■ **TASK DESCRIPTION**
Locate every line in the rows below that contains the word "fence" and copy each one out. Treat uppercase and lowercase as different.

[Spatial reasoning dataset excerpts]
================

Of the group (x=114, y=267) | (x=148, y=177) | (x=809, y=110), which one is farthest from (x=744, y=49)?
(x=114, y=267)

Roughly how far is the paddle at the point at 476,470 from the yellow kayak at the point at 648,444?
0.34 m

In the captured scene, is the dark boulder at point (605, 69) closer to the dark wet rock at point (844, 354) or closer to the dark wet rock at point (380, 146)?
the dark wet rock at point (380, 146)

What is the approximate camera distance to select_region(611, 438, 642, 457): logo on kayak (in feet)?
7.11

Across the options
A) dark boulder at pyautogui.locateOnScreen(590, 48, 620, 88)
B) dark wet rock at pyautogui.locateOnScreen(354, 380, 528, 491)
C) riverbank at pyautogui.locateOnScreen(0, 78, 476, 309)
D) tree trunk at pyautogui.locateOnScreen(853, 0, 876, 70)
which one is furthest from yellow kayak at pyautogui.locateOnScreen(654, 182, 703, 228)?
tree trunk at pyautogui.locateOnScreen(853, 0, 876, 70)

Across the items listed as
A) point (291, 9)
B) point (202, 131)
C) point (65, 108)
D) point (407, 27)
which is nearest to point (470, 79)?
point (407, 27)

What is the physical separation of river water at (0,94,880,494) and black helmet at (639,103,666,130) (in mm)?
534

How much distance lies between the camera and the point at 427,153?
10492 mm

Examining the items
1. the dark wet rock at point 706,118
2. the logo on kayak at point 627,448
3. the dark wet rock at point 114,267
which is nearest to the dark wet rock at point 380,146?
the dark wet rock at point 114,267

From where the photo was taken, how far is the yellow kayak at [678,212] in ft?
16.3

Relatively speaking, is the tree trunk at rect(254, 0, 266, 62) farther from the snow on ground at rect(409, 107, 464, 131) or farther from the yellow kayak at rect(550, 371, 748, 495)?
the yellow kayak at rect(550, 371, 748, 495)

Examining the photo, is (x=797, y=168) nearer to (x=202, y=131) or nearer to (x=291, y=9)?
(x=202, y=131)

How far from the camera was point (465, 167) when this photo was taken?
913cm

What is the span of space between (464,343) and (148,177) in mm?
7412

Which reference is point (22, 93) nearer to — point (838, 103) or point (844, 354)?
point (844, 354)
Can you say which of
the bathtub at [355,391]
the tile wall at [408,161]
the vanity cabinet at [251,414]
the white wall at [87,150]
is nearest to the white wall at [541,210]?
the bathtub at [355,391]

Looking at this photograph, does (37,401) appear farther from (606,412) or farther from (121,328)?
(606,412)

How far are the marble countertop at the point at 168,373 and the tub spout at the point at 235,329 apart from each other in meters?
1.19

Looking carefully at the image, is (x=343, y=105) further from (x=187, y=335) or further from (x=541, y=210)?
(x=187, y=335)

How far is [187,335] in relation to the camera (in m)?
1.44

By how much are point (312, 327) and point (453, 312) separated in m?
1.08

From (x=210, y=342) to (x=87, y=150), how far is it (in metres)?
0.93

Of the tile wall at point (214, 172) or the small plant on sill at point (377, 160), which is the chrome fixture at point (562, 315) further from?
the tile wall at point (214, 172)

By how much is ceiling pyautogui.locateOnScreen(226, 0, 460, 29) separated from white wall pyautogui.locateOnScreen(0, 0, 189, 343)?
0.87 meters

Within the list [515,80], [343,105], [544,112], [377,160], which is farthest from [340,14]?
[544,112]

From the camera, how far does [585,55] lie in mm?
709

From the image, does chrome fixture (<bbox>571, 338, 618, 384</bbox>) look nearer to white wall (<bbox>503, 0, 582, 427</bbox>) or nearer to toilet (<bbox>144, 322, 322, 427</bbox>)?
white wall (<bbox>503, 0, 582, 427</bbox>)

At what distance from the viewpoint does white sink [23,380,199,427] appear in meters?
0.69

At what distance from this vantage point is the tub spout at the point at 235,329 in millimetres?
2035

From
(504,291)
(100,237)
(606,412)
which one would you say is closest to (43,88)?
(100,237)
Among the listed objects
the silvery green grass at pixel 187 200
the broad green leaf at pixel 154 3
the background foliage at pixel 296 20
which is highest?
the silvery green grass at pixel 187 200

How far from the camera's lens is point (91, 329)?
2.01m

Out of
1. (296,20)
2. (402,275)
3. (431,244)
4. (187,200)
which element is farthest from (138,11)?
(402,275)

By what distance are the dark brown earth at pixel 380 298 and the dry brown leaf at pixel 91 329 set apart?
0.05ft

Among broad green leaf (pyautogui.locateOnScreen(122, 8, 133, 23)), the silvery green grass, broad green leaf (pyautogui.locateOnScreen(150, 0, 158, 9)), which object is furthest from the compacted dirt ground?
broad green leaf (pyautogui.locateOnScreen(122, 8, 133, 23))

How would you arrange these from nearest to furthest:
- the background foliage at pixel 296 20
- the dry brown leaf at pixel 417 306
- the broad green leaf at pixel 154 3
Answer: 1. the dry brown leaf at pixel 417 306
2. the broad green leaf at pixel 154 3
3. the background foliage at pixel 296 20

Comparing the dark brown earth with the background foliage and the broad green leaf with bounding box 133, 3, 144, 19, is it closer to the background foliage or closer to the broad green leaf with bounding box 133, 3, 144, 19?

================

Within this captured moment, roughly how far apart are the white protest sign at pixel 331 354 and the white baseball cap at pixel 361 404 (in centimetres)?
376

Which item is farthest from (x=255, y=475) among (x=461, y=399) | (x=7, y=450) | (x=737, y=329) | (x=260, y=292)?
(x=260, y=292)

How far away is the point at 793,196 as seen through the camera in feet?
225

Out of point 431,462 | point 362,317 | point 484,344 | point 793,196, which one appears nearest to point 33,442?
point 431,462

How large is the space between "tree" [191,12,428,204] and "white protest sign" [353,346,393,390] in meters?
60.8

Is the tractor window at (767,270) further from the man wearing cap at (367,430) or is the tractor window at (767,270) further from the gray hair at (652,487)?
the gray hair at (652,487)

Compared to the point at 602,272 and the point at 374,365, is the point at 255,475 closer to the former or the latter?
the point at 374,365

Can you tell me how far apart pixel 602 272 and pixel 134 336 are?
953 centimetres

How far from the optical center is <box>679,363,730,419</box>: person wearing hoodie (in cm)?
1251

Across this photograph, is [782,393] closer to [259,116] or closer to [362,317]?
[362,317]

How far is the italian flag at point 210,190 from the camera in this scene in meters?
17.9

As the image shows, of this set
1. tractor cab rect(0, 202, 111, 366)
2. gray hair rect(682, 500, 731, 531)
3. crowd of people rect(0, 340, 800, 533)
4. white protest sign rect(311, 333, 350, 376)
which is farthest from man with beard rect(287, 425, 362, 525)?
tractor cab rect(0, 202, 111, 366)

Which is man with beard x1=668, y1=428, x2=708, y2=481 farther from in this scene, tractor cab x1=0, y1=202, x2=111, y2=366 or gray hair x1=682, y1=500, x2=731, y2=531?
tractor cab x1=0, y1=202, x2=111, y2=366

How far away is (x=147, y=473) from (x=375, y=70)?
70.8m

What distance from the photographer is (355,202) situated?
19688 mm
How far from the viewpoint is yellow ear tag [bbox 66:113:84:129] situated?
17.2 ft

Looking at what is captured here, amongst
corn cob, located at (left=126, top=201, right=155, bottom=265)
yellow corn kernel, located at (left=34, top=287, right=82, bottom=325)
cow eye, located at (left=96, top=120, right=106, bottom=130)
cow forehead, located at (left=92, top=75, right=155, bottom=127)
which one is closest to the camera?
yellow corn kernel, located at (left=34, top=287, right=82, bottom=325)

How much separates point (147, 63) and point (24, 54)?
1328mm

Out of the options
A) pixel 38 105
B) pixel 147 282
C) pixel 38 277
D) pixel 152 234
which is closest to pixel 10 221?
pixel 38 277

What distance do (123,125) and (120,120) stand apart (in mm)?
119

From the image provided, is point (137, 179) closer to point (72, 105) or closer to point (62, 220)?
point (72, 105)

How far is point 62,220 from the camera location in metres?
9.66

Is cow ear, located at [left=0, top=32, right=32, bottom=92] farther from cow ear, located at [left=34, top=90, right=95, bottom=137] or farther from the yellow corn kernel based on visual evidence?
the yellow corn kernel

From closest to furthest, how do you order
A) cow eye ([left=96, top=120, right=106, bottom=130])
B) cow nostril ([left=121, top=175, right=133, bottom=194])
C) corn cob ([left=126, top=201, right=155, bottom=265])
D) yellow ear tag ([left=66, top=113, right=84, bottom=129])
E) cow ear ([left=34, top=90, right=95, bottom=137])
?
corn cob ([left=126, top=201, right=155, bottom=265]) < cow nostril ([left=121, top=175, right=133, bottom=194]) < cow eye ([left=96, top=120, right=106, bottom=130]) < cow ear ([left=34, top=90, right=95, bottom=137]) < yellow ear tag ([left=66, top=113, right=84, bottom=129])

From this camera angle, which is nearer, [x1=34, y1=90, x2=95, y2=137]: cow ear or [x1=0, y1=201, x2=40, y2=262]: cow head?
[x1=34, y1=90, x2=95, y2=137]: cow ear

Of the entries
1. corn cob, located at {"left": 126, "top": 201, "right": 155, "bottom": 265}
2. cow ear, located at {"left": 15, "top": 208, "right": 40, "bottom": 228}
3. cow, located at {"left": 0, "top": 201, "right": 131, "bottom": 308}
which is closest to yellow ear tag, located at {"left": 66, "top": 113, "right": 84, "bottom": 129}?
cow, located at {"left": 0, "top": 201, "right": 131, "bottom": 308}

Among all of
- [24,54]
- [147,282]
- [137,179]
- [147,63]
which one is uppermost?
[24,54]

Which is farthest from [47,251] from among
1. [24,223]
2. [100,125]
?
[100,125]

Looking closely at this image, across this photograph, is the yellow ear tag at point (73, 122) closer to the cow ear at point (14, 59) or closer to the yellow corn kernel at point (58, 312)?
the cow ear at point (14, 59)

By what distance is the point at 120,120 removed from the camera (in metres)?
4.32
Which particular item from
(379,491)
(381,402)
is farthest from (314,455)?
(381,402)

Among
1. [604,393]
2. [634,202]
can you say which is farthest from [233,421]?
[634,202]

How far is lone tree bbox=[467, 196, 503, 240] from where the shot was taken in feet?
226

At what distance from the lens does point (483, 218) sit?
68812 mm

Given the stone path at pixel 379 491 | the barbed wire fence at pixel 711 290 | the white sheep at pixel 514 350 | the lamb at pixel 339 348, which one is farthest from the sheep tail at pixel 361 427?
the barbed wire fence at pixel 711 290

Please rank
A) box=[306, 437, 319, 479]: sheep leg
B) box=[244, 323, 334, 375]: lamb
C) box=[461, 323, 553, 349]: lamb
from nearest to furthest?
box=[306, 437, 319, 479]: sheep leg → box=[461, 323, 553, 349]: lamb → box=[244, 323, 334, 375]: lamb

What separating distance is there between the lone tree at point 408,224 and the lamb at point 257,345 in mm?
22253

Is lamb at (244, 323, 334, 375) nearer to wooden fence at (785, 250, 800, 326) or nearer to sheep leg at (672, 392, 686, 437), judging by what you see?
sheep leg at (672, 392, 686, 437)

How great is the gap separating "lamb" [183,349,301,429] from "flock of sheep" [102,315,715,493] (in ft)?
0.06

================

■ **OUTPUT BELOW**
Given the stone path at pixel 379 491 | the barbed wire fence at pixel 711 290 | the white sheep at pixel 514 350 | the lamb at pixel 339 348, which one is farthest from the sheep tail at pixel 361 427?
the barbed wire fence at pixel 711 290
Is lamb at (244, 323, 334, 375) nearer to wooden fence at (785, 250, 800, 326) or nearer to sheep leg at (672, 392, 686, 437), judging by what you see?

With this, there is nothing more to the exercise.